• [Document segment]:
--------------------

Turns out this is fucking hard. I've found a nice-seeming GL math library called GLM, but it's almost completely devoid of documentation. (No, a list of function names is not documentation.) It's not calculating the intersection point correctly, probably because I have no fucking idea what I'm doing.
Code:
typedef struct {
glm::vec4 Colour;
glm::vec3 Position;
} Vertex;
typedef struct {
std::vector<Vertex> Vtx;
glm::vec3 Normal;
} Poly;
//[...]
Vertex V1, V2, V3;
V1.Position = glm::vec3(-1.0f, -1.0f, -4.0f);
V2.Position = glm::vec3( 1.0f, 1.0f, -2.0f);
V1.Colour = glm::vec4(0.0f, 0.0f, 0.0f, 1.0f);
V2.Colour = glm::vec4(1.0f, 1.0f, 1.0f, 1.0f);
Line.Vtx.push_back(V1);
Line.Vtx.push_back(V2);
V1.Position = glm::vec3(-1.0f, 1.0f, -3.0f);
V2.Position = glm::vec3( 0.0f, -1.0f, -3.0f);
V3.Position = glm::vec3( 1.0f, 1.0f, -3.0f);
V1.Colour = glm::vec4(1.0f, 0.0f, 0.0f, 1.0f);
V2.Colour = glm::vec4(0.0f, 1.0f, 0.0f, 1.0f);
V3.Colour = glm::vec4(0.0f, 0.0f, 1.0f, 1.0f);
Tri.Vtx.push_back(V1);
Tri.Vtx.push_back(V2);
Tri.Vtx.push_back(V3);
//[...]
glm::vec3 Intersect, L0, L1, T0, T1, T2, O;
O = glm::vec3(0.0f, 0.0f, 0.0f);
T0 = Tri.Vtx[0].Position;
T1 = Tri.Vtx[1].Position;
T2 = Tri.Vtx[2].Position;
L0 = Line.Vtx[0].Position;
L1 = Line.Vtx[1].Position - Line.Vtx[0].Position;
if(glm::gtx::intersect::intersectLineTriangle<glm::vec3>
(L0, L1, T0, T1, T2, Intersect))
//[...]
Just looking at the numbers you can tell the intersection point should be (0, 0, -3), but the result is (0.5, 0.5, 0.25), which doesn't make any damn sense to me.
Firefox also needs a beating with a cluebat.

--------------------

• [Data shown]:
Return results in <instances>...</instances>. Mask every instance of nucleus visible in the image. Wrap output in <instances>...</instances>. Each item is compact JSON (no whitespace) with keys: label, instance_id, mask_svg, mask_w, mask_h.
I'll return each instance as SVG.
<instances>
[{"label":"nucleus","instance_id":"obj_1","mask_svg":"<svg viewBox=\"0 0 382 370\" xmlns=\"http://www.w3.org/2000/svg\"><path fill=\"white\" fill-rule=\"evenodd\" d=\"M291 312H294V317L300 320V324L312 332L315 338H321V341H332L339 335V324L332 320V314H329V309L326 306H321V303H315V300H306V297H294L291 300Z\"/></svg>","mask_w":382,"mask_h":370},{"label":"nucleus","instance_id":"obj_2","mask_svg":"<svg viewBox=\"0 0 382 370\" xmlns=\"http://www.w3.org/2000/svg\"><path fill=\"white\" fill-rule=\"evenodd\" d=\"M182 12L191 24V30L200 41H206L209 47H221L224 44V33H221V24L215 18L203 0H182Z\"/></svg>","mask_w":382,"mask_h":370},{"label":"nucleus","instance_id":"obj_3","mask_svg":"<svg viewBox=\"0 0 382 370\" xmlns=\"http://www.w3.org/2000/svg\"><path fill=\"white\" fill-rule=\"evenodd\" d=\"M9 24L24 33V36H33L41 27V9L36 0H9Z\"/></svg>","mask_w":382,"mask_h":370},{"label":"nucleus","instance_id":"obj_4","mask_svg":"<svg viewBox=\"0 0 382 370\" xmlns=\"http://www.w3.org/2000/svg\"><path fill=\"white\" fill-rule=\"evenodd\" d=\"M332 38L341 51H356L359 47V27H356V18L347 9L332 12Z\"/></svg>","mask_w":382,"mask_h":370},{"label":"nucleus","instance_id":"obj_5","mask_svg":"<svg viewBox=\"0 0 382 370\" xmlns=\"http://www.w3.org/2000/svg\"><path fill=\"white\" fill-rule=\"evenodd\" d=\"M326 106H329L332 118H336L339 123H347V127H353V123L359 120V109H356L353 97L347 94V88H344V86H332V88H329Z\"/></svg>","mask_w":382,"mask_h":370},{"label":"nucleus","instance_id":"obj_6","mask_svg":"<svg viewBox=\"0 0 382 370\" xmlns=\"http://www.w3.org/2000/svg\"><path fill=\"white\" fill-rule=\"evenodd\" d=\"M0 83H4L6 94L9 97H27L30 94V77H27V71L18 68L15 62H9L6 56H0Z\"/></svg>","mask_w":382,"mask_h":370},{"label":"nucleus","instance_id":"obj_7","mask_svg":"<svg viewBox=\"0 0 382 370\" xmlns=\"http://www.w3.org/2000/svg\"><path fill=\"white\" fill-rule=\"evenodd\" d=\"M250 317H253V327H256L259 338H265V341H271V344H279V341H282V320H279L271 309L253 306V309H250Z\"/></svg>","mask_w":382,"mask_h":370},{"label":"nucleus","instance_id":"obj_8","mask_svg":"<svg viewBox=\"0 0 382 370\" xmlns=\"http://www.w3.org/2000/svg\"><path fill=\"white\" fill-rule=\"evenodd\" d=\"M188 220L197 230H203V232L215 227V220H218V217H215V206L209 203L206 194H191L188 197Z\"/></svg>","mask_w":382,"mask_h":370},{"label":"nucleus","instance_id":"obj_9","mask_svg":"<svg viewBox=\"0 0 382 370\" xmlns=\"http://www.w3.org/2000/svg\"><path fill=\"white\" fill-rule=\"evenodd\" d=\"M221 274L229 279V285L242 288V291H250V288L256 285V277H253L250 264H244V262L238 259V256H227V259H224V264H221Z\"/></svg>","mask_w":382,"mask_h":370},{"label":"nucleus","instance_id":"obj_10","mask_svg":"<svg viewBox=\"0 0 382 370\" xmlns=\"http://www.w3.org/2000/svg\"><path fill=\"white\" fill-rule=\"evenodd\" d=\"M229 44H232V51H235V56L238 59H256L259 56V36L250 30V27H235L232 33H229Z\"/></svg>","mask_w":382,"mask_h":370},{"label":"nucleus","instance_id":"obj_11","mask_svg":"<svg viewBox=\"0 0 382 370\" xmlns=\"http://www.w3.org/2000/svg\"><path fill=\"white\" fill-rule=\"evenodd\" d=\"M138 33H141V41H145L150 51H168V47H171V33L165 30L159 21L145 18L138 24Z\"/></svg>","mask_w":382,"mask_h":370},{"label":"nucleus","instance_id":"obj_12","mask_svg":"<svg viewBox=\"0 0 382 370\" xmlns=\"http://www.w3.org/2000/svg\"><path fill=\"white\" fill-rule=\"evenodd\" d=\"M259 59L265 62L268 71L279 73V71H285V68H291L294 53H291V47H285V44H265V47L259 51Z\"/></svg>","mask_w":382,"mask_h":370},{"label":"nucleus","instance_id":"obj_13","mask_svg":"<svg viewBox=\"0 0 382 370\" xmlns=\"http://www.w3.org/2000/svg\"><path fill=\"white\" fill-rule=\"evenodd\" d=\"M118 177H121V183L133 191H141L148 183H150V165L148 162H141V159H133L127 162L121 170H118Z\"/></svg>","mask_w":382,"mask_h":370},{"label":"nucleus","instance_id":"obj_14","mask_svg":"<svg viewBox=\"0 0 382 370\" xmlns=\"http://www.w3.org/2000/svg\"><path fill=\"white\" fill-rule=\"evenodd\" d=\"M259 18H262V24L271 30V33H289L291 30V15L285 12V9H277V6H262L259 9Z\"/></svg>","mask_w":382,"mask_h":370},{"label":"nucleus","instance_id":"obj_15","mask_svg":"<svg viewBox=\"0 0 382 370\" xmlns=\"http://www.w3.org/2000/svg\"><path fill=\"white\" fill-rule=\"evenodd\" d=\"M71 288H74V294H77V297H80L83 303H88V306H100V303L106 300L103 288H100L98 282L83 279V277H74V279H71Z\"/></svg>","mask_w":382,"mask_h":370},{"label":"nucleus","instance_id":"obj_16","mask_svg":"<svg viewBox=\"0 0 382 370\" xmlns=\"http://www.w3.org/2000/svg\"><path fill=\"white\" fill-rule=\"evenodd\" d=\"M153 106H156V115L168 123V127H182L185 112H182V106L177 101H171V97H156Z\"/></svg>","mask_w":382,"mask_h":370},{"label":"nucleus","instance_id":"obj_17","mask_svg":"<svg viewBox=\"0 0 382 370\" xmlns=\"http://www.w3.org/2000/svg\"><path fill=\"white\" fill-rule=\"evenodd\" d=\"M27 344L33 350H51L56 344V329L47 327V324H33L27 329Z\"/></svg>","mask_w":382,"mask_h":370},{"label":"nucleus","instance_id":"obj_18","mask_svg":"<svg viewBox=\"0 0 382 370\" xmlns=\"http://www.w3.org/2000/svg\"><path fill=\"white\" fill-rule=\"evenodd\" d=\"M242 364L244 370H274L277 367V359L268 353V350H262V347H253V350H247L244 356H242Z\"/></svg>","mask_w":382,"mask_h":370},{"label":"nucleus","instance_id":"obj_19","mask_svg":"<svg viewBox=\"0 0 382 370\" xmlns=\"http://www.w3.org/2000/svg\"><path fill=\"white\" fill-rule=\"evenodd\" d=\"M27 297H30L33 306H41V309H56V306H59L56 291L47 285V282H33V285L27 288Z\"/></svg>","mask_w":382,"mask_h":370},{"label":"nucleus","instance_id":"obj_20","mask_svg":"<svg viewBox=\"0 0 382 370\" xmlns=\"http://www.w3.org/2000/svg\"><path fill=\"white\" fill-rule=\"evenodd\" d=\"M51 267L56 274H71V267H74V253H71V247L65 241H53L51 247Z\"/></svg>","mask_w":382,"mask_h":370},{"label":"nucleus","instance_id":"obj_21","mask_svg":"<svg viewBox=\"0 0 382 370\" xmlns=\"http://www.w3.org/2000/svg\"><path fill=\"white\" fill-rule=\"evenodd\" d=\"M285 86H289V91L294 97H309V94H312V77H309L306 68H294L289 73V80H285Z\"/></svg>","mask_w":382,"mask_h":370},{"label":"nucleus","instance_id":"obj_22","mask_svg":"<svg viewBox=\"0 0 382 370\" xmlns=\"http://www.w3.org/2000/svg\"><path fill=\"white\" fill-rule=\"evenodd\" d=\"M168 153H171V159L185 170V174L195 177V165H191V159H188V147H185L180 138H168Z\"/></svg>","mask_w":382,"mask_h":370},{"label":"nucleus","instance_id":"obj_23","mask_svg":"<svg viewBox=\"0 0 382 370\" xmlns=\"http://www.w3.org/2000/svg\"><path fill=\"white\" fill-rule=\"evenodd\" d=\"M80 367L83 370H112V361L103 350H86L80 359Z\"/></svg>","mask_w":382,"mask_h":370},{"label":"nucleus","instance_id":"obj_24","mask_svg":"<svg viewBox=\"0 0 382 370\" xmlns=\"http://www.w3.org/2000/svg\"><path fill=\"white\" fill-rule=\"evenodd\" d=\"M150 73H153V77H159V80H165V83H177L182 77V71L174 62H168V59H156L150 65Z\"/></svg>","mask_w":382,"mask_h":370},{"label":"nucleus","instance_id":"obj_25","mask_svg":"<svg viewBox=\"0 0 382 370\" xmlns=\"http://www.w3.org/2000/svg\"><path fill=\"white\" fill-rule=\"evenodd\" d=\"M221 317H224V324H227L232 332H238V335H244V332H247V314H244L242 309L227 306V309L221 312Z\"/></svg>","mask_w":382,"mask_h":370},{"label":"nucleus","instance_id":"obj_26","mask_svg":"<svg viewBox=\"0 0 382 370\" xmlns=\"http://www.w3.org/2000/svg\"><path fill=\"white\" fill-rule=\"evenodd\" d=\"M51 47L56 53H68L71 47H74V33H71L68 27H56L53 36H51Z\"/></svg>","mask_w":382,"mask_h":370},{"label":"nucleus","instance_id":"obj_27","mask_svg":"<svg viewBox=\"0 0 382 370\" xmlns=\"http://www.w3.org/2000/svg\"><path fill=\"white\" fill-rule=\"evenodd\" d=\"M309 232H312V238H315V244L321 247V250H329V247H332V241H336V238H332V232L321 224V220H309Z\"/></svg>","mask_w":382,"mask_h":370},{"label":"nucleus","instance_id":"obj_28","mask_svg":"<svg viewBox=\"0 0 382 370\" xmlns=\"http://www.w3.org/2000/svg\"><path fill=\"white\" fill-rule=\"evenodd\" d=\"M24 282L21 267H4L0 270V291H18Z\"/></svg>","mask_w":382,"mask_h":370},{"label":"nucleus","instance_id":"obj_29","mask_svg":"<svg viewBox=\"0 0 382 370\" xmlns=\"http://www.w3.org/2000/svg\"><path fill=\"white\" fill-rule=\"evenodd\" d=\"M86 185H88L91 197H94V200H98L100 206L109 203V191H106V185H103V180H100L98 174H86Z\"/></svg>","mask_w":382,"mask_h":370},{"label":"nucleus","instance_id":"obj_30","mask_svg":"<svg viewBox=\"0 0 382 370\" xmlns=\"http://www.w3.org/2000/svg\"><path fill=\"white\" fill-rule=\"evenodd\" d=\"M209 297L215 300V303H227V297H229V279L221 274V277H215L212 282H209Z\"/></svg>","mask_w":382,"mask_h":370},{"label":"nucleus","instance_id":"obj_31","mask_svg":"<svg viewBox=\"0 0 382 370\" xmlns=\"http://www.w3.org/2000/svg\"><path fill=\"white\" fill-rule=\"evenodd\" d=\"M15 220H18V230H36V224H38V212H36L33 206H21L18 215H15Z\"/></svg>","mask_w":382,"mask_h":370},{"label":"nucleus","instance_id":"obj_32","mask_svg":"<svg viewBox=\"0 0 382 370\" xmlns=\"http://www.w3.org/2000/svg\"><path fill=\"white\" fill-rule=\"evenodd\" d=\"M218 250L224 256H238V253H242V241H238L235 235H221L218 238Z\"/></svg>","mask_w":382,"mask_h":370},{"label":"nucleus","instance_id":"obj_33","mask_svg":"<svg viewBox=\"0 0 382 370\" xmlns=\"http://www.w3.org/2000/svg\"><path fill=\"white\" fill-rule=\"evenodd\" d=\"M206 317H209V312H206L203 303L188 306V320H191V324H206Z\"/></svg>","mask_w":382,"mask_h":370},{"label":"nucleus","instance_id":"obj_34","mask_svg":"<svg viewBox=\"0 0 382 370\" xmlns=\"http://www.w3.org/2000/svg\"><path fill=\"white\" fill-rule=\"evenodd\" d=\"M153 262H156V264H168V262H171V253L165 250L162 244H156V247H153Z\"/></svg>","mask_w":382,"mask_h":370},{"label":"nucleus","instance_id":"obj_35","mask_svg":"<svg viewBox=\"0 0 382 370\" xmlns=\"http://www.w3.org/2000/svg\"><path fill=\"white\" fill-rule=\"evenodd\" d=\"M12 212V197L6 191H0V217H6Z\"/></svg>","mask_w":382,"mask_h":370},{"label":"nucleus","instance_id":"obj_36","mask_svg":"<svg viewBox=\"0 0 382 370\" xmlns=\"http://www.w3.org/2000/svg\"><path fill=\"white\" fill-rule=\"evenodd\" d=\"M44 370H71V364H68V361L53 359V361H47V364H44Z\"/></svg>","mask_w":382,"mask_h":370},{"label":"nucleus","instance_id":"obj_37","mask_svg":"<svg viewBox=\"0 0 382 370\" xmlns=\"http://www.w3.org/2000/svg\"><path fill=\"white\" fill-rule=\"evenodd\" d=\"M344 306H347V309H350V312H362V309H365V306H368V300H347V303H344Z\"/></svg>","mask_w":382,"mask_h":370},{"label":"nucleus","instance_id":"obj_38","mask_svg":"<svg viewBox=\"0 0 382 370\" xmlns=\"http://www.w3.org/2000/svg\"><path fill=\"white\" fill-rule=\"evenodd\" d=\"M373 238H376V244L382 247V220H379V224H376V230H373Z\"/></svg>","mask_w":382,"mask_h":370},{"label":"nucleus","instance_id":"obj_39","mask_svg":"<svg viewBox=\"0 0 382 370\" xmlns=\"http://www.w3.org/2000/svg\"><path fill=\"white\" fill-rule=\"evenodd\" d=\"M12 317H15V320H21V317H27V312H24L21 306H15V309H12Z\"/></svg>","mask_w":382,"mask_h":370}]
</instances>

--------------------

• [About this task]:
Could you rewrite the paragraph starting "Turns out this is" in the GLM intersection post more briefly, keeping its main facts? This material comes from a separate source.

• [Problem solution]:
This is very hard. GLM, a promising GL math library, has almost no documentation beyond a list of function names, and it isn't calculating the intersection point correctly, probably because of the writer's own inexperience.